■ The records:

■ ■ ■ ■ ■

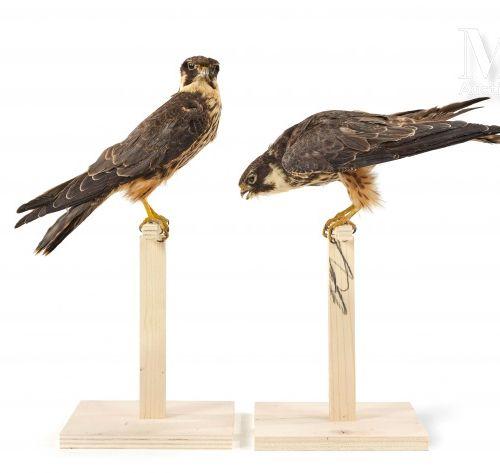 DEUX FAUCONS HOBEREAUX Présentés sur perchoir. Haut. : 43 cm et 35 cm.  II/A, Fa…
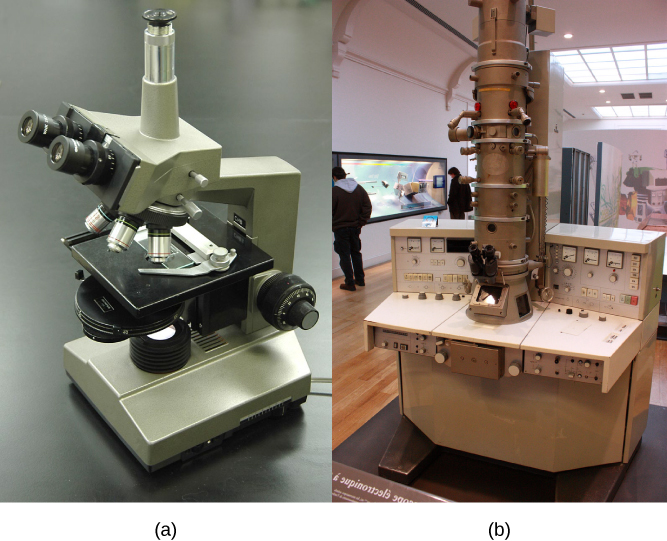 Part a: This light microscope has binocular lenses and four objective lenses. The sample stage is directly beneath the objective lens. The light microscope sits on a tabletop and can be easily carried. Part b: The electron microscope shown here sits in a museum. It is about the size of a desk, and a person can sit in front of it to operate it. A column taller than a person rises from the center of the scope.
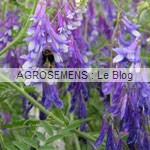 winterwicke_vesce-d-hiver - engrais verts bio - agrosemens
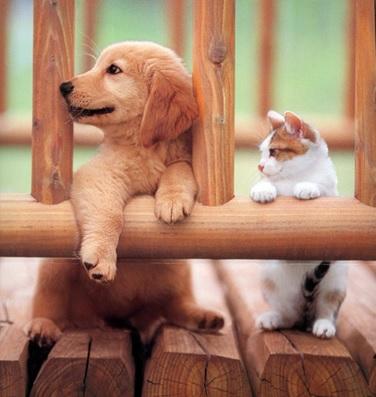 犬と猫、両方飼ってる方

■ ■ ■ ■ ■

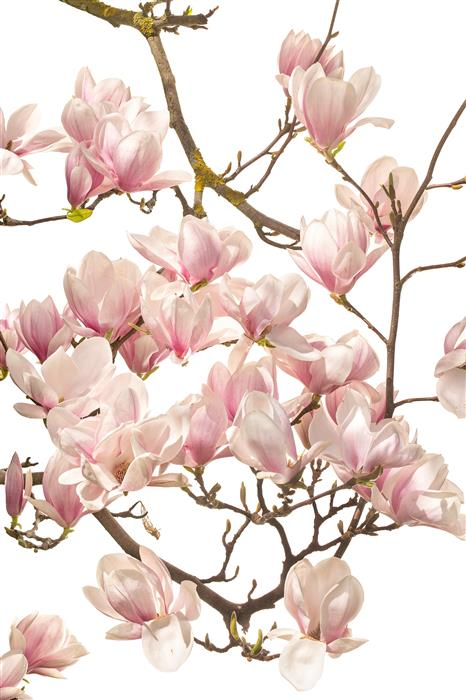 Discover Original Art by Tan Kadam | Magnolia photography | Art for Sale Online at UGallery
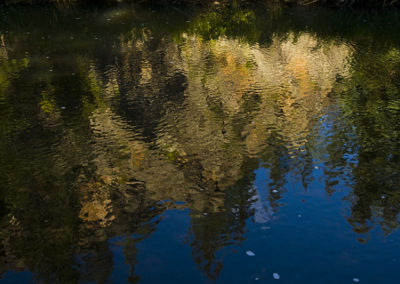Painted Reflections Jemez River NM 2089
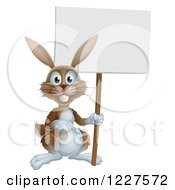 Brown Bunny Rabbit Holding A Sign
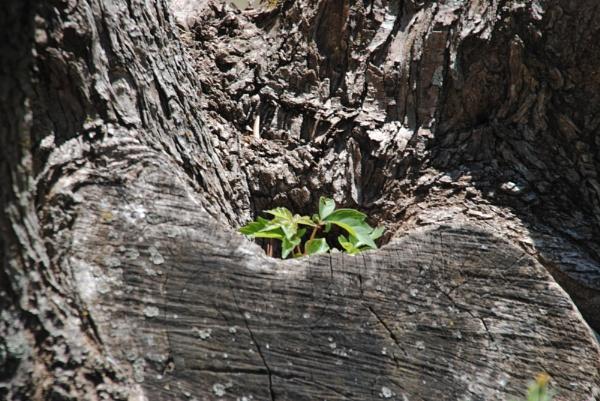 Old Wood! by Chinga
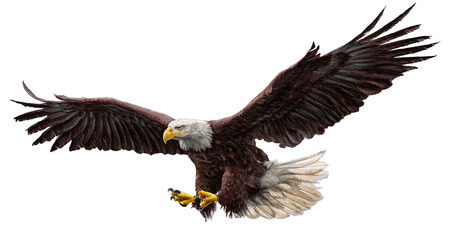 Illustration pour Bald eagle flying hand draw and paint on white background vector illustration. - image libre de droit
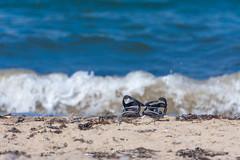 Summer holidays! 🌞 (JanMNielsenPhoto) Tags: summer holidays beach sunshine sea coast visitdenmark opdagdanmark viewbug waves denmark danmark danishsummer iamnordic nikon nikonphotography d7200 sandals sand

■ ■ ■ ■ ■

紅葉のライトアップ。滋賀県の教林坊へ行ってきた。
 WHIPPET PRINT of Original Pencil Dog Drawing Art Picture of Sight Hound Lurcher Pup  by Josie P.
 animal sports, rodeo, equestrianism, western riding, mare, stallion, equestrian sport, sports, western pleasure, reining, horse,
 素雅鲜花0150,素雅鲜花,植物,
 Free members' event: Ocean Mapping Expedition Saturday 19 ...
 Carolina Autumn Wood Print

■ ■ ■ ■ ■

■ Directions for this task: Using the entries above, write out exactly the lines from the one with "Discover Original Art" through the one with "Summer holidays! 🌞", ends included. Leave out any pictures.

■ Exercise response:
 Discover Original Art by Tan Kadam | Magnolia photography | Art for Sale Online at UGallery
Painted Reflections Jemez River NM 2089
 Brown Bunny Rabbit Holding A Sign
 Old Wood! by Chinga
 Illustration pour Bald eagle flying hand draw and paint on white background vector illustration. - image libre de droit
 Summer holidays! 🌞 (JanMNielsenPhoto) Tags: summer holidays beach sunshine sea coast visitdenmark opdagdanmark viewbug waves denmark danmark danishsummer iamnordic nikon nikonphotography d7200 sandals sand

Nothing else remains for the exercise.